### PAGE TEXT

RAG-Forge
RAG Pipeline Benchmarking Tool
Solo project. Built to scratch my own itch after too many manual RAG evaluations at work.
The Problem
At Observe.AI I spent weeks manually testing different chunking strategies, embedding models, and retrieval methods for our RAG pipeline. There was no easy way to answer: given MY documents and MY questions, which configuration actually works best? I built this to automate that process.
How I Built It
Grid search over the RAG config space
Tests every combination of chunking (fixed, recursive, semantic) × embedding (BGE-small, E5-small, OpenAI) × retrieval (dense, BM25, hybrid) × reranking (cross-encoder, none). Each config gets indexed into ChromaDB, retrieves answers for every QA pair, and gets scored.
Lightweight evaluation metrics
Hit rate, MRR, and context precision — computed without needing an LLM judge. Optional RAGAS evaluation if you want the full suite (faithfulness, relevance) and have an OpenAI key. The lightweight metrics are fast enough to run on a laptop.
Pareto analysis
Not all configs are better on every dimension. The tool generates a Pareto plot showing quality vs latency tradeoffs, so you can pick the config that matches your constraints — some need speed, others need accuracy.
Architecture
CLI (Typer)
├── Document Loader (txt, md, pdf)
├── Chunking
│ ├── fixed_chunk (token-based splits)
│ ├── recursive_chunk (paragraph-aware)
│ └── semantic_chunk (embedding similarity)
├── Embedding
│ ├── BGE-small-en (384d)
│ ├── E5-small-v2 (384d)

Source entries:

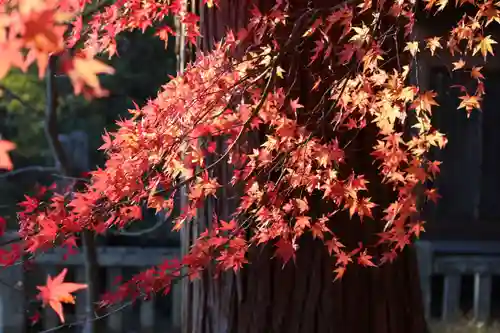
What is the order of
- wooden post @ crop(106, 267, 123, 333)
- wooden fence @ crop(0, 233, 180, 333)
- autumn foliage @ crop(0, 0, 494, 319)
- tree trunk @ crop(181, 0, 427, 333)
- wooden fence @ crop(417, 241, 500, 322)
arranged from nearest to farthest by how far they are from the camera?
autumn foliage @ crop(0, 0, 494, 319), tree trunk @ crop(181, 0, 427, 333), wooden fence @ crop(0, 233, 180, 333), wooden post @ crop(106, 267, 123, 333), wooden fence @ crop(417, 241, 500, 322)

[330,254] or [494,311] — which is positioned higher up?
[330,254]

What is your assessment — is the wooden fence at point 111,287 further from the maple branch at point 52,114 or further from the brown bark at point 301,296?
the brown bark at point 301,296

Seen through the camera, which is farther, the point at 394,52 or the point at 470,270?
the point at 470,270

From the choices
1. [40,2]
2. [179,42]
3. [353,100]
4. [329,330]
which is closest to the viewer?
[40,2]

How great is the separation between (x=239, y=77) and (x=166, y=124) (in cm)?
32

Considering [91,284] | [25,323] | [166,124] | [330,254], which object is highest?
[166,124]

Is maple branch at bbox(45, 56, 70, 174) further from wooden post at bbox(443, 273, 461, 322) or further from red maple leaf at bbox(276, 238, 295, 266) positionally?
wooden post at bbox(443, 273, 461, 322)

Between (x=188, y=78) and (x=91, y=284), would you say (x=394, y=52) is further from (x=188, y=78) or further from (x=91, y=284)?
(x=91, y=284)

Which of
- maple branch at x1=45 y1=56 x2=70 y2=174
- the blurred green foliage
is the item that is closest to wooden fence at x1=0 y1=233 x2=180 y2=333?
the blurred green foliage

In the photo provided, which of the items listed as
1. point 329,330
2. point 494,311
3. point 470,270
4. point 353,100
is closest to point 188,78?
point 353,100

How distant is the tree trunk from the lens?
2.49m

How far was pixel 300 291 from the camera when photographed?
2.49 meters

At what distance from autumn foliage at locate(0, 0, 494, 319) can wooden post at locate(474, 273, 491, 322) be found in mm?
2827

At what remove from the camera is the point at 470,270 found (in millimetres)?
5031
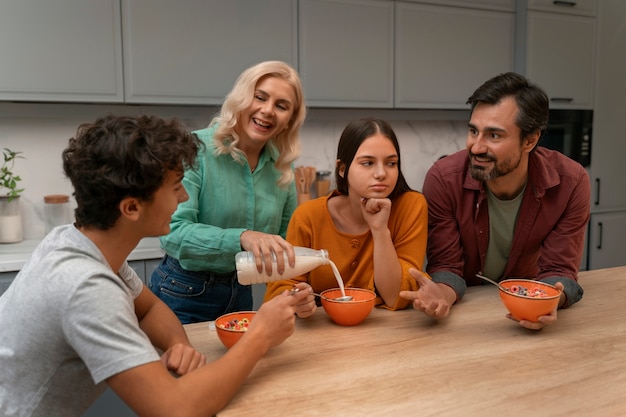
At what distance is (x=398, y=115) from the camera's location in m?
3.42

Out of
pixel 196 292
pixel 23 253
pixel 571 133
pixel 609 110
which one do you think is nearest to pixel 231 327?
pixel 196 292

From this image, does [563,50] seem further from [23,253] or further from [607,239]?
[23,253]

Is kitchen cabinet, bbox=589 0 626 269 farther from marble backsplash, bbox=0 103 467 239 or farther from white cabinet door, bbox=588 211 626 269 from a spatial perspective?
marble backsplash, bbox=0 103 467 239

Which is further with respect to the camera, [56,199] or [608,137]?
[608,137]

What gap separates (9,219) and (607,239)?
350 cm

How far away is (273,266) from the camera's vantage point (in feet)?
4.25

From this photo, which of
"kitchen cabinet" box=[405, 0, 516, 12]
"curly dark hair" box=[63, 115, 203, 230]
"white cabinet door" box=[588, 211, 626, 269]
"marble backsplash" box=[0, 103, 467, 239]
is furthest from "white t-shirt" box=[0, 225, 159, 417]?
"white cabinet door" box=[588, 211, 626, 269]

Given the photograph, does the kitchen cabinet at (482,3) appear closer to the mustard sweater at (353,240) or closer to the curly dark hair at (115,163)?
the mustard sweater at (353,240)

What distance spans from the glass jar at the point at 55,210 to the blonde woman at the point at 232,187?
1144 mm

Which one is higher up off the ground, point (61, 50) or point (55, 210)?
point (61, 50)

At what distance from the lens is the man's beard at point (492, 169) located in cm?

### PROBLEM SET
A. Could you write out the part of the RAG-Forge page that opens with the words containing "Lightweight evaluation metrics" and closes with "others need accuracy."?
B. Can you write what comes next on the RAG-Forge page, picking up right after its last line?
These entries are separate material, apart from the RAG-Forge page.

### ANSWERS FOR THE TASKS
A.
Lightweight evaluation metrics
Hit rate, MRR, and context precision — computed without needing an LLM judge. Optional RAGAS evaluation if you want the full suite (faithfulness, relevance) and have an OpenAI key. The lightweight metrics are fast enough to run on a laptop.
Pareto analysis
Not all configs are better on every dimension. The tool generates a Pareto plot showing quality vs latency tradeoffs, so you can pick the config that matches your constraints — some need speed, others need accuracy.

B.
│ └── OpenAI text-embedding-3-small (1536d)
├── Indexing → ChromaDB (embedded, no server)
├── Retrieval
│ ├── Dense search (cosine similarity)
│ ├── BM25 (sparse, keyword-based)
│ └── Hybrid (0.7 dense + 0.3 BM25)
├── Reranking
│ └── Cross-encoder (ms-marco-MiniLM-L-6-v2)
├── Evaluation
│ ├── Hit rate, MRR, context precision (fast)
│ └── RAGAS suite (optional, needs OpenAI)
└── Report
├── Markdown ranked table
└── Pareto plot (matplotlib)Results
- ▸Tests 36+ configuration combinations in a single run
- ▸Generates ranked results table sorted by composite score
- ▸Pareto plot identifies quality/latency tradeoff frontier
- ▸28 tests passing, CI on Python 3.10–3.12
- ▸pip install rag-forge && rag-forge run --docs ./data --qa ./qa.csv
I kept the scope deliberately small — 3 chunkers, 3 embedders, 3 retrievers. The temptation is to support every model on Hugging Face, but then it becomes a framework instead of a tool. Staying opinionated about the config space keeps the tool fast and useful.